Já era noite e tudo estava quieto no abrigo. Apenas alguns membros do grupo mantinham a guarda na entrada do bunker. Pelo visto, era um hábito antigo. Estavam sempre alertas para qualquer perigo.
Caminhei até eles um pouco apreensiva. Nossa presença os incomodava e, ainda que não tivessem declarado isso abertamente, a forma como nos observavam não era das mais amistosas. Felizmente, dentre os três yukinoroi que estavam ali, encontrei Izumi. Por mais que ela também não simpatizasse comigo, pelo menos não me ignorava como os outros.

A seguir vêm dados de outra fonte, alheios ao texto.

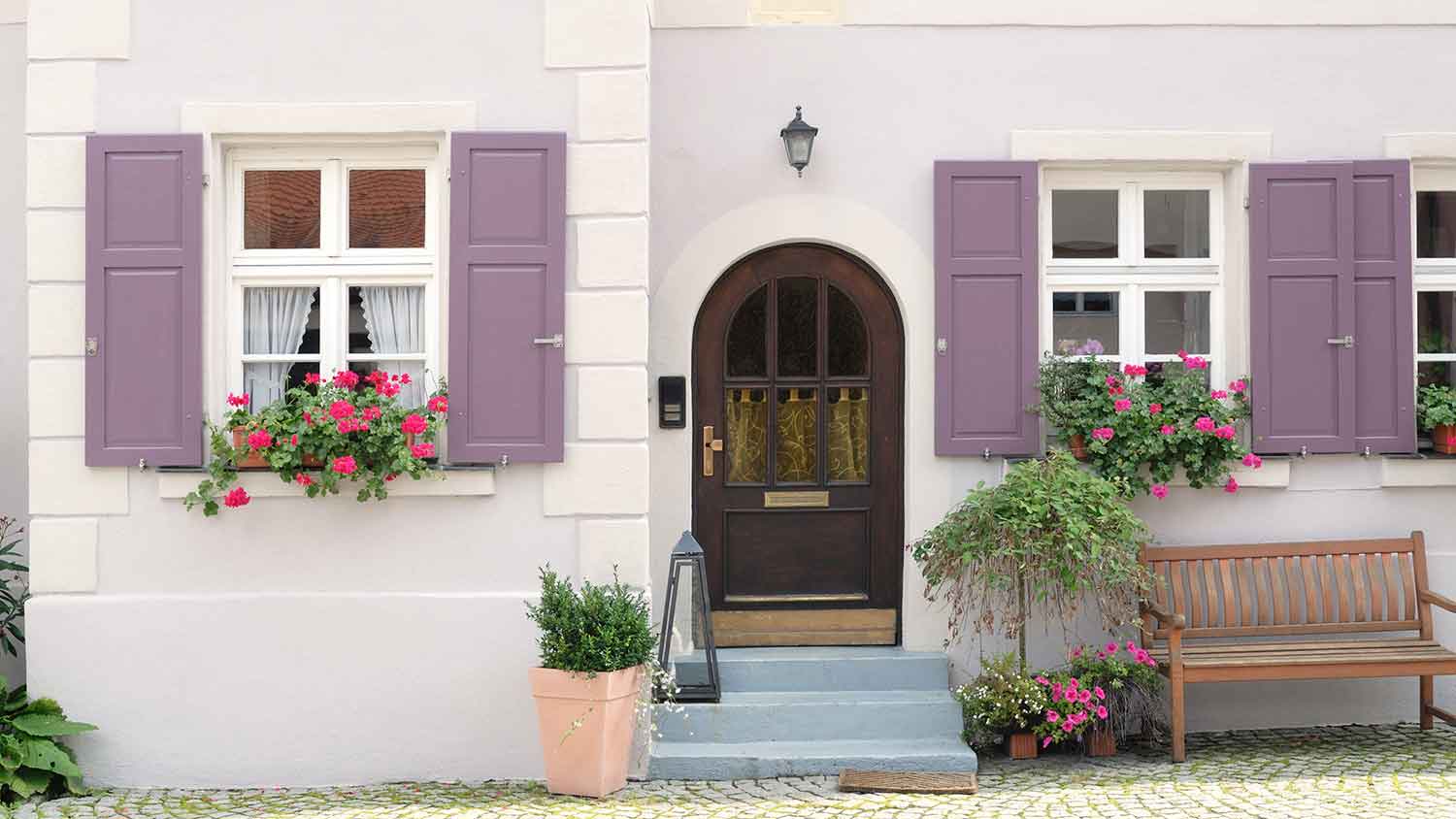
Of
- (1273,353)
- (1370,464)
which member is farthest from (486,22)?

Me aproximei e inspirei fundo, procurando iniciar a conversa.
— Podemos conversar?
Ela estava de costas. Quando se virou para mim, parecia indiferente e prestes a recusar o pedido.

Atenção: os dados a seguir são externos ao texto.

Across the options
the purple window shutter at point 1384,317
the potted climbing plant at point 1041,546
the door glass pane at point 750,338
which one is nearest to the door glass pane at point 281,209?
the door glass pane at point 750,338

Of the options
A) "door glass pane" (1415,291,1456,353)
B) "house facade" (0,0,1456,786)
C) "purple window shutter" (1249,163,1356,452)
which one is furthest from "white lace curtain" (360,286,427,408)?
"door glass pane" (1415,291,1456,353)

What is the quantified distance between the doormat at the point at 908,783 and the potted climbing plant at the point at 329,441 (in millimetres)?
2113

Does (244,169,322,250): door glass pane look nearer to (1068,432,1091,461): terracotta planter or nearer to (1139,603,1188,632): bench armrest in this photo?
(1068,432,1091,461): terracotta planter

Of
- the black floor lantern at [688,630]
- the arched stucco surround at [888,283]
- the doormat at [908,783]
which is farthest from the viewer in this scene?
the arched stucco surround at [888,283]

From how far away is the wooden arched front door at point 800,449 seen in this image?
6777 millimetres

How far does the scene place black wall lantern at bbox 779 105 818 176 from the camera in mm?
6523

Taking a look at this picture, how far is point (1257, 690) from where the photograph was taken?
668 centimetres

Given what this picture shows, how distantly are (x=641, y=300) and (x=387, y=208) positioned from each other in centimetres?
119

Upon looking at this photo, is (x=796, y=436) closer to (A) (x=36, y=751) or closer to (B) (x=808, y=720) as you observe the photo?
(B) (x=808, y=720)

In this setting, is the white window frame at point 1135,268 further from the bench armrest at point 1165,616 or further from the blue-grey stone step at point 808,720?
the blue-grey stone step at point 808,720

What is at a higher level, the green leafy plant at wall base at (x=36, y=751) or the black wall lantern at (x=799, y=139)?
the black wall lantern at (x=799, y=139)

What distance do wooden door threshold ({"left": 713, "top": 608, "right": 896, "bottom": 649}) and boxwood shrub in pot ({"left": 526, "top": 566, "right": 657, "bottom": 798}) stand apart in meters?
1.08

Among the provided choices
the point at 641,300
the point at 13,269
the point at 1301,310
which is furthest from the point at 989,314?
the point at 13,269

— Não deveria estar dormindo?
— Sim, mas eu tenho uma dúvida sobre esses pergaminhos que vocês usam.
— E essa dúvida é tão importante que você simplesmente não conseguiu esperar até amanhã pra me perguntar?
Ela não podia ser mais direta. Não estava para conversas, ainda mais comigo. Me olhava como se fosse um estorvo.
— É muito importante.
Ela suspirou.
— O que quer saber?
— Vocês são especialistas nisso, certo? Conseguem usar esses amuletos pra tudo?
— Óbvio que não. Pra tudo seria impossível.
— Tá, mas vocês usam pra muitas coisas. Conseguem usar, por exemplo, pra controlar alguém?
Ele franziu a testa e me olhou desconfiada. Não posso culpá-la, a pergunta era mesmo estranha, além de ser completamente aleatória.
— Que tipo de conversa é essa?
— Só me responde. É possível usar esse tipo amuleto pra controlar alguém?
Ela deu de ombros, resignada.
— Sim.
— Mas o amuleto é suficiente pra controlar alguém ou vocês precisam fazer algo a mais?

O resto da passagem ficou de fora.